QUÉ SE PIDE = Continúa el texto sobre la presidencia de Reagan a partir de su última oración.

TEXTO PARA LEER =
□ □ □ □

Él solía divertirse con estas maldades, pues la verdad es que su temperamento tendía al diálogo. De hecho, supo adaptarse flexiblemente a la realidad, tanto en Sacramento cuando era gobernador de California -buscando el consenso con los demócratas- como en sus años en Washington. De ahí sus sorprendentes acuerdos con los soviéticos, que llevó al desmantelamiento de los misiles nucleares en una política que alteró las bases de la Guerra Fría y que, a la postre, supuso el desplome del Telón de Acero.

Pero también la presidencia de Reagan tuvo su cara oscura. Las relaciones con su esposa Nancy fueron ambivalentes. Probablemente no hubo en la Casa Blanca un matrimonio más enamorado. Esto fue beneficioso para la estabilidad emocional de Reagan. Pero no siempre fue positiva la influencia de Nancy sobre el presidente. Donald T. Regan, que fue su jefe de gabinete, desveló después de su dimisión un curioso secreto doméstico del matrimonio.

Prácticamente todas las acciones importantes de los Reagan -incluidas las políticas- debían recibir el visto bueno de una mujer astróloga radicada en San Francisco. Nancy tenía una fe absoluta en su clarividencia, desde que unos días antes del atentado de 1981 contra su marido alertó de que «algo malo» le ocurriría pronto al presidente. Desde entonces, los pronósticos que recibía Nancy de su amiga se convirtieron en factores vitales de los asuntos de mayor importancia de la nación, pues servían de pauta obligada para saber cuando era propicio que el presidente de Estados Unidos se desplazara de un lugar a otro, hablara en público o comenzara negociaciones con alguna potencia extranjera. Lo sorprendente es que Reagan no pusiera obstáculos a esa extraña influencia, de modo que su agenda de temas importantes fue un martirio para sus jefes de Gabinete.

□ □ □ □

BLOQUE DE DATOS =
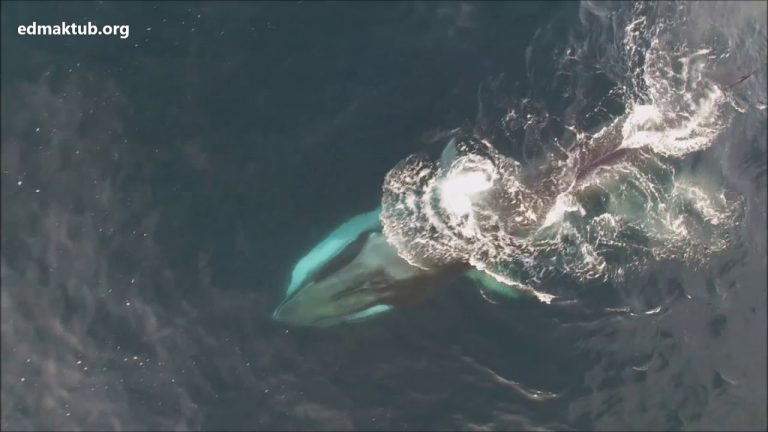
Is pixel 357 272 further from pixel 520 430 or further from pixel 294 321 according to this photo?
pixel 520 430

□ □ □ □

EJERCICIO RESUELTO =
En materia de economía, un agujero importante de su presidencia fueron los déficits presupuestarios. Aunque había prometido en su campaña eliminar los déficits federales, la verdad es que su política generó déficits superiores al conjunto de los creados por todos sus predecesores. Como los analistas económicos no han dejado de señalar, dejó tras de sí un dólar debilitado y una economía en aprietos, que luego habría de repercutir negativamente.

El escándalo Irangate fue el típico ejemplo de un presidente que dejó que los sentimientos dictaran su política. La retención de siete rehenes norteamericanos por grupos terroristas en el Líbano pesaba como una losa sobre su ánimo. Con su conocimiento o sin él -nunca se ha aclarado totalmente la cuestión-, sus subordinados decidieron intercambiar con Irán armas intentando rescatar a los rehenes. El dinero obtenido se desvió hacia la contra nicaragüense.

Cuando el escándalo estalló, Reagan se convirtió en el primer presidente norteamericano que tuvo que declarar como testigo en un procedimiento penal relacionado con su Gobierno. La penosa impresión que causó durante las ocho horas de interrogatorio («no recuerdo», «no lo sé») confirma las recientes declaraciones de su hijo Ron acerca de que, durante el último tramo de su presidencia, Reagan manifestó los primeros síntomas de Alzheimer, enfermedad que acabaría con él años más tarde.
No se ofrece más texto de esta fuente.